▶ **DIRECTIONS**
Retype the listing below without any changes, starting with its first line and going on through the line that contains "Here is an image.".

(Collected data entries)
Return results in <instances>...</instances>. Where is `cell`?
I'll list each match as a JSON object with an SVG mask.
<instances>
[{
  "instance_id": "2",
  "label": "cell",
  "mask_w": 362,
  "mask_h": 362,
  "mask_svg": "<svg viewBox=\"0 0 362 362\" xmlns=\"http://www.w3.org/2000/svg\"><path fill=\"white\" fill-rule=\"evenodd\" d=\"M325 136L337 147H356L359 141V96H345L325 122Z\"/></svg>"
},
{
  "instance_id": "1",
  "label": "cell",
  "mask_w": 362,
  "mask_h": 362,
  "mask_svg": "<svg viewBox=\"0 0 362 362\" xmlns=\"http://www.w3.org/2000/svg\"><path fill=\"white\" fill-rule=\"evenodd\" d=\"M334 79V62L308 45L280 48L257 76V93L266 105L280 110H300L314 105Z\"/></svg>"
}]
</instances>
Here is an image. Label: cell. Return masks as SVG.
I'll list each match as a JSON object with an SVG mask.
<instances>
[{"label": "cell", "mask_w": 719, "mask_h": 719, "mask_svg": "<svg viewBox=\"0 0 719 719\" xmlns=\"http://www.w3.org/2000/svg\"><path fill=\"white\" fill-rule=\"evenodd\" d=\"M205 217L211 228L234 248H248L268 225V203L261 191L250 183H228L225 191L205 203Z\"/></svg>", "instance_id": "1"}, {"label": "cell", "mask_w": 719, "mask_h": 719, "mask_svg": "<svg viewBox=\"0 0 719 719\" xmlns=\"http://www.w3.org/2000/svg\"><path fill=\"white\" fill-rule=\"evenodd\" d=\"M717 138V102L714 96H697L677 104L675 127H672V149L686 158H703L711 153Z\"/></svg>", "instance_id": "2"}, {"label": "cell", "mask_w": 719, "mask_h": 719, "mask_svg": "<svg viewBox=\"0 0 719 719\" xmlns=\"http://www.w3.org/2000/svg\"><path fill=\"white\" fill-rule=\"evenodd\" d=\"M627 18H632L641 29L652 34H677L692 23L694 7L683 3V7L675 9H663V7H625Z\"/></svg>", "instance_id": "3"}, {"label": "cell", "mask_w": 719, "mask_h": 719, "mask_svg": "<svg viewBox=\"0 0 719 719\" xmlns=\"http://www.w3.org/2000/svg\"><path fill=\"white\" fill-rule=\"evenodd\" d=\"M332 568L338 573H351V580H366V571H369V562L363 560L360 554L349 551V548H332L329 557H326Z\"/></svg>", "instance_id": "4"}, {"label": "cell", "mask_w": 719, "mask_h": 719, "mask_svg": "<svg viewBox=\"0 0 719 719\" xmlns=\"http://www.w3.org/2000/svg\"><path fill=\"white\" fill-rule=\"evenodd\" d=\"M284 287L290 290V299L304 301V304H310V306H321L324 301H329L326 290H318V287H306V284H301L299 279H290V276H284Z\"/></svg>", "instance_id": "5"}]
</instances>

▶ **RESULT OF THIS EXERCISE**
Return results in <instances>...</instances>. Where is `cell`?
I'll list each match as a JSON object with an SVG mask.
<instances>
[{
  "instance_id": "2",
  "label": "cell",
  "mask_w": 362,
  "mask_h": 362,
  "mask_svg": "<svg viewBox=\"0 0 362 362\" xmlns=\"http://www.w3.org/2000/svg\"><path fill=\"white\" fill-rule=\"evenodd\" d=\"M325 136L337 147H356L359 141V96H345L325 122Z\"/></svg>"
},
{
  "instance_id": "1",
  "label": "cell",
  "mask_w": 362,
  "mask_h": 362,
  "mask_svg": "<svg viewBox=\"0 0 362 362\" xmlns=\"http://www.w3.org/2000/svg\"><path fill=\"white\" fill-rule=\"evenodd\" d=\"M334 79V62L308 45L280 48L257 76V93L266 105L280 110H300L314 105Z\"/></svg>"
}]
</instances>
Here is an image. Label: cell. Return masks as SVG.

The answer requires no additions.